Claude Frollo

In truth, Claude Frollo was no ordinary person.

He belonged to one of those families which it was the foolish fashion of the last century to describe indifferently as the upper middle class or lower aristocracy.

The family had inherited from the brothers Paclet the fief of Tirechappe, which was held of the Bishop of Paris, and the twenty-one houses of which had, since the thirteenth century, been the object of countless litigations in the Ecclesiastical Court. As owner of this fief, Claude Frollo was one of the “seven times twenty-one” seigneurs claiming manorial dues in Paris and its suburbs; and in that capacity his name was long to be seen inscribed between the Hôtel de Tancarville, belonging to Maître Francçois le Rez, and the College of Tours, in the cartulary deposited at Saint-Martin des Champs.

From his childhood Claude Frollo had been destined by his parents for the priesthood. He had been taught to read in Latin; he had early been trained to keep his eyes downcast, and to speak in subdued tones. While still quite a child his father had bound him to the monastic seclusion of the Collége de Torchi in the University, and there he had grown up over the missal and the lexicon.
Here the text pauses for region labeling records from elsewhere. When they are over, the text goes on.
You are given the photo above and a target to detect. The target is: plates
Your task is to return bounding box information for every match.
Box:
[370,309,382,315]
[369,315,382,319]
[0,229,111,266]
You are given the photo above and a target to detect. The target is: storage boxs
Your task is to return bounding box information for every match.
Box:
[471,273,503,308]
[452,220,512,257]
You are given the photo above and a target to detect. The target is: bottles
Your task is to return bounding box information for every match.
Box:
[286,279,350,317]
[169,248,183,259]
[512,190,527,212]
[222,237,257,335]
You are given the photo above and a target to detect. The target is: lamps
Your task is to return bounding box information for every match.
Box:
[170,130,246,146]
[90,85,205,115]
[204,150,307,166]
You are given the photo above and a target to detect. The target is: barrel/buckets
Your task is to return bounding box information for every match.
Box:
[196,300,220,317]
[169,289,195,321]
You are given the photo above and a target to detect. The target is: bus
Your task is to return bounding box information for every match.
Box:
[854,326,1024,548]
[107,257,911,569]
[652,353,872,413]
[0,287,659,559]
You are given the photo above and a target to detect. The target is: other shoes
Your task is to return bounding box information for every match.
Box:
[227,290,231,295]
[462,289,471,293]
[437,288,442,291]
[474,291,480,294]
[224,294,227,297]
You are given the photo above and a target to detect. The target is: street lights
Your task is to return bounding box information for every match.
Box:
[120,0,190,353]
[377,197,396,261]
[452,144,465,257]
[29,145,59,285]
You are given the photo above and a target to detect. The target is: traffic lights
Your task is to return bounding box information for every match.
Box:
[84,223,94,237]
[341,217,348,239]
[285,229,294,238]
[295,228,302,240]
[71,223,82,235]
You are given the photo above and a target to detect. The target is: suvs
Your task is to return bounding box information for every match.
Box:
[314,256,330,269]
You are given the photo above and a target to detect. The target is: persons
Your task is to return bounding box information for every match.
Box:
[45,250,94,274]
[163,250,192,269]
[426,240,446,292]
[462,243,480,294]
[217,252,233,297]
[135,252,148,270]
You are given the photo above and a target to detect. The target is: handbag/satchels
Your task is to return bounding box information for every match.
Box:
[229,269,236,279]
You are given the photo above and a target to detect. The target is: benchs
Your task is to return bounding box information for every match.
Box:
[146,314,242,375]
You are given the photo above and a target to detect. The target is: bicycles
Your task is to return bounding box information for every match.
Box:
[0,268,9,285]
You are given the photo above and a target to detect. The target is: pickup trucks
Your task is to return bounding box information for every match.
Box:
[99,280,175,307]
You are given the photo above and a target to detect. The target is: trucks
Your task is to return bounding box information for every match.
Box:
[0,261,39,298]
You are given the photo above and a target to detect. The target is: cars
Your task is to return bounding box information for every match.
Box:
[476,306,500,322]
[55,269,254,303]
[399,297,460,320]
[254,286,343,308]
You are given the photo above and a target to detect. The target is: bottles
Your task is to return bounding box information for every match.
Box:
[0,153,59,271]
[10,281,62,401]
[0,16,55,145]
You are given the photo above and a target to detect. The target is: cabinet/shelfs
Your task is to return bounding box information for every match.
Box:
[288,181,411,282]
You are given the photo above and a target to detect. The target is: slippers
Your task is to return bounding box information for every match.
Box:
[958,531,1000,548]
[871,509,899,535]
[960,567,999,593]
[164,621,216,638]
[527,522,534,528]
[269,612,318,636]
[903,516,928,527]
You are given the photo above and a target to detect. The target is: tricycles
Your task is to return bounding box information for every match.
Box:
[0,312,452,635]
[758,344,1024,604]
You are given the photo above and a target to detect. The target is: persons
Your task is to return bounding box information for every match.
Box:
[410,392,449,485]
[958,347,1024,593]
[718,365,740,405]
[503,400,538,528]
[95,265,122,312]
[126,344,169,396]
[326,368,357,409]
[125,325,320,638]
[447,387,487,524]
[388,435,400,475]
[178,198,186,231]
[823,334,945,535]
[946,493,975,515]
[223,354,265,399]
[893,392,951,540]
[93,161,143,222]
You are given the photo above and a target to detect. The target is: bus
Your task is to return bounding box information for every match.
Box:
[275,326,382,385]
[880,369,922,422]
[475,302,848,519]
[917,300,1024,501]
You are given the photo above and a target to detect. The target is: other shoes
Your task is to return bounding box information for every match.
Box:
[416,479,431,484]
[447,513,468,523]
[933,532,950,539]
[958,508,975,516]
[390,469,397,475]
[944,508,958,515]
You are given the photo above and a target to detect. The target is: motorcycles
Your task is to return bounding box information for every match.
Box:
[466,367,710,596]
He was, however, by nature a melancholy, reserved, serious boy, studying with ardour and learning easily. He never shouted in the recreation hour; he mixed but little in the bacchanalia of the Rue du Fouarre; did not know what it was to dare alapas et capillos laniare,1

and had taken no part in that Students’ riot of 1463, which the chroniclers gravely record as “The Sixth Disturbance in the University.” It rarely happened that he jibed at the poor scholars of Montaigu for their “cappettes,” from which they derived their nickname, or the exhibitioners of the Collége de Dormans for their smooth tonsure and their tricoloured surcoats of dark blue, light blue and violet cloth—azurini coloris et bruni, as the charter of the Cardinal des Quatre- Couronnes puts it.

On the other hand, he was assiduous in his attendance at the higher and lower schools of the Rue Saint- Jean de Beauvais. The first scholar whom the Abbé de Saint-Pierre de Val caught sight of, established against a pillar in the école Saint-Vendregesile, exactly opposite to his desk when he began his lecture on Canon Law, was invariably Claude Frollo, armed with his inkhorn, chewing his pen, scribbling on his threadbare knees, or, in winter, blowing on his fingers. The first pupil Messire Miles d’Isliers, doctor of ecclesiastical law, saw arrive breathless every Monday morning as the door of the Chef-Saint-Denis schools opened, was Claude Frollo. Consequently, by the time he was sixteen, the young cleric was a match in mystical theology for a Father of the Church, and in scholastic theology for a Doctor of the Sorbonne.

Having finished with theology, he threw himself into canonical law and the study of the decretals.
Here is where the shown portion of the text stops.